My tabletop RPG "Fully Automated!" is now in Beta version!

For a long time I've been working on a tabletop RPG, and this week I'm transitioning it to beta version. It's still in development, but it's at a stage where I'm ready to share it with a broader audience in order to collect feedback before releasing it fully.

For anyone who just wants the link, here it is:  Fully Automated! Solarpunk RPG Manual as well as the Fully Automated! Story Modules.

Exploring LA by Sean Bodley (patreon.com/seanbodley)
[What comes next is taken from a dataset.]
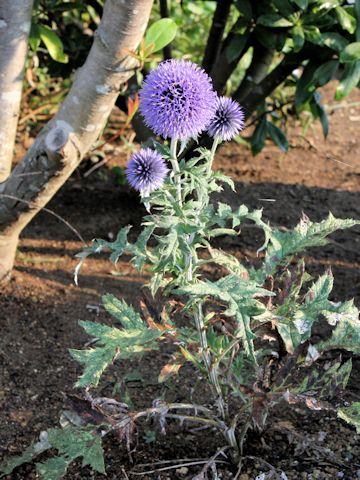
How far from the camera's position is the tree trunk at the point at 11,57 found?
9.42 ft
It's funny to look back on the path that led here. It started around 2018 when I went looking for a scifi RPG after I got tired of running homebrew Dungeons and Dragons games. I couldn't really find what I was looking for, which was just a cyberpunk story with a sense of realism and humor. I settled for the RPG Corporation but immediately dispensed with most of the in-game lore. It all felt stuck in the 80's, technologically and culturally. To their credit, there's a ton of content, and it's not bad. It's just thematically uninteresting. Immediately I tried to update it so it at least incorporated biotechnology and political science from the new millennium, and it was great. Then 2020 came and the real world had gotten far more dystopian than the game, and it ceased to be a fun escape.

But I came back to it eventually, and by then I had plenty of new inspiration to draw from. I realized that what I had no longer even fit into the definition of cyberpunk, and instead fit better into solarpunk. I also realized it was time to stop referring to the games as "Corporation", since the game wasn't even recognizably similar, and I started calling it "Fully Automated".
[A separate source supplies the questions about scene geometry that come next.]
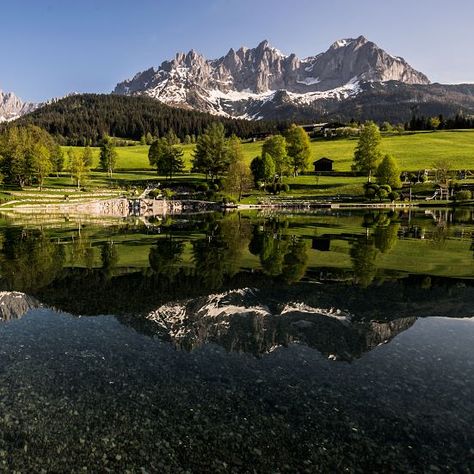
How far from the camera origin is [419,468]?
970 centimetres

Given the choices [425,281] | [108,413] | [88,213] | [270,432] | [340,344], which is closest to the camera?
[270,432]

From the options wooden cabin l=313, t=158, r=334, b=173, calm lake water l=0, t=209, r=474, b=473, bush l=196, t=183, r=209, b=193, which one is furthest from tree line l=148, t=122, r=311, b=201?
calm lake water l=0, t=209, r=474, b=473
Now, Fully Automated is in beta edition. It's a playable game, with actual character templates and story modules. While there's a lot of work still incomplete, and I still have to learn about the process of publishing these, it's hugely satisfying to have a crude product that fulfills a need that wasn't available when I went looking for it five years ago.

This is the thing that I still find most surprising. Considering the enormous popularity of realistic, science-informed futurism in The Expanse and The Martian, and plenty of other works of fiction, it's surprising to me that an RPG that is guided by these elements isn't readily available. The culture of it falls within the same theme. The idea of rampant drug violence, gang violence, poverty, exploitation, and sheer nihilism seem irrational to me given the current trajectory we're on. There are no guarantees that the next century isn't going to be terrible, but it's certainly going to be more interesting than things as they are now, but with lasers. I happen to think that generally widespread criticism of capitalism, the maturation of automation, the growing interest in degrowth and social welfare point to the possibility of a world where things are at least a little better than they are right now. 

After that, the real challenge was writing compelling action-adventure stories in such a world. If everything is so good, why are people in danger? And that's really the radical part, in my opinion: that confusion reveals how shallow our positive visions of the future are. If we can't imagine someone having a bad day in a setting, we clearly haven't really imagined that setting with any clarity. Of course people will have bad days! People still get jealous. People still get ambitious. People still get scared, and horny, and mischievous, and confused, and embarrassed and so on, no matter how far up on Maslow's Hierarchy of Needs we reach.

And that's where it landed. A world full of artists and hackers and explorers and hedonists just getting themselves into trouble and trying to get one another out of it. It's a fun game, and I think the more people who try it, the more people are going to experience the sense of perspective on all of it that led me to make it. There's still a lot to do, but as of now, anyone should be able to play a complete session based on the written materials alone!